* RECORDS FOR THIS EXERCISE *
···

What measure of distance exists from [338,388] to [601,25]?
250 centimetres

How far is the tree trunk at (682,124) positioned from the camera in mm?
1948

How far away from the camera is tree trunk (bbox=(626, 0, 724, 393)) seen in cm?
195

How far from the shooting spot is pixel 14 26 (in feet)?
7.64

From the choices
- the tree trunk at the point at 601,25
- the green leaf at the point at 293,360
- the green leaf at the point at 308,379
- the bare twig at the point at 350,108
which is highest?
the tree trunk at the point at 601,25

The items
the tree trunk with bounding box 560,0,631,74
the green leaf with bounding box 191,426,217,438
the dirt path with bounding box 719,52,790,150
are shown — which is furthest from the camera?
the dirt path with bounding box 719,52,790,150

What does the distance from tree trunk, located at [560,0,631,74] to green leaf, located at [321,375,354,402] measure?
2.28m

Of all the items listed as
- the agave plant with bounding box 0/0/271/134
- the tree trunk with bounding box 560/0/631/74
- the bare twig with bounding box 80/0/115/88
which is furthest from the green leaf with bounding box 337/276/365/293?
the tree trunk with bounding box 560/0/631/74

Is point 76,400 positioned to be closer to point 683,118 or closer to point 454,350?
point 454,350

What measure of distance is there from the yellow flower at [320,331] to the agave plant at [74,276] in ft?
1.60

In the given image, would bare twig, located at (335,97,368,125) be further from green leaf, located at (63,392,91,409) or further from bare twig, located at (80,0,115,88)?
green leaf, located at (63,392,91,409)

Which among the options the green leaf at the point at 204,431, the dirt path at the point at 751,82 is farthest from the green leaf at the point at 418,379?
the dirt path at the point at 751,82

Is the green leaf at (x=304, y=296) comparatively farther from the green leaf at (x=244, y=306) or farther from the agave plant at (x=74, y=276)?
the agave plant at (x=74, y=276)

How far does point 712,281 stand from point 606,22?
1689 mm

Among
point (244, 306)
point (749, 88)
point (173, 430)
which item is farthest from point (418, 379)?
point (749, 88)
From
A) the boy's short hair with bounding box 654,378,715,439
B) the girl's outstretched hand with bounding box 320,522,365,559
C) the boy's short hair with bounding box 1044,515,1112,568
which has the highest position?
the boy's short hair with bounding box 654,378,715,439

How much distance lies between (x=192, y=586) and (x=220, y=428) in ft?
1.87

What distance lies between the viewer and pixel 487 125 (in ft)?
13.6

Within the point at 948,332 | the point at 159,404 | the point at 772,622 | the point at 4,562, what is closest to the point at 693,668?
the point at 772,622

···

* TASK GOAL *
Repeat the records above exactly as they appear.

* CORRECT RESULT *
What measure of distance exists from [338,388] to [601,25]?
250 centimetres

How far is the tree trunk at (682,124) positioned from the camera in mm?
1948

How far away from the camera is tree trunk (bbox=(626, 0, 724, 393)) seen in cm?
195

How far from the shooting spot is pixel 14 26 (in feet)?
7.64

From the choices
- the tree trunk at the point at 601,25
- the green leaf at the point at 293,360
- the green leaf at the point at 308,379
- the bare twig at the point at 350,108
which is highest?
the tree trunk at the point at 601,25

The items
the tree trunk with bounding box 560,0,631,74
the green leaf with bounding box 191,426,217,438
the dirt path with bounding box 719,52,790,150
are shown — which is furthest from the camera?
the dirt path with bounding box 719,52,790,150

What does the distance from tree trunk, located at [560,0,631,74] to green leaf, located at [321,375,354,402] measure?
2.28m

Of all the items listed as
- the agave plant with bounding box 0/0/271/134
- the tree trunk with bounding box 560/0/631/74
- the bare twig with bounding box 80/0/115/88
which is furthest from the green leaf with bounding box 337/276/365/293?
the tree trunk with bounding box 560/0/631/74

Is point 76,400 positioned to be closer to point 683,118 or closer to point 454,350?
point 454,350

What measure of distance is there from the yellow flower at [320,331] to the agave plant at [74,276] in ft?
1.60

In the given image, would bare twig, located at (335,97,368,125) be further from green leaf, located at (63,392,91,409) or further from bare twig, located at (80,0,115,88)?
green leaf, located at (63,392,91,409)

Which among the options the green leaf at the point at 204,431, the dirt path at the point at 751,82 is farthest from the green leaf at the point at 418,379?
the dirt path at the point at 751,82

Is the green leaf at (x=304, y=296) comparatively farther from the green leaf at (x=244, y=306) or farther from the agave plant at (x=74, y=276)?
the agave plant at (x=74, y=276)

How far does point 712,281 stand from point 606,22?
1689 mm

Among
point (244, 306)
point (749, 88)
point (173, 430)
which item is farthest from point (418, 379)?
point (749, 88)
From
A) the boy's short hair with bounding box 654,378,715,439
B) the girl's outstretched hand with bounding box 320,522,365,559
C) the boy's short hair with bounding box 1044,515,1112,568
which has the highest position?
the boy's short hair with bounding box 654,378,715,439

How much distance lies between (x=192, y=586) and (x=220, y=428) in ft?
1.87

What distance lies between the viewer and pixel 487 125 (in ft)?
13.6

Within the point at 948,332 | the point at 159,404 | the point at 772,622 | the point at 4,562, what is closest to the point at 693,668?
the point at 772,622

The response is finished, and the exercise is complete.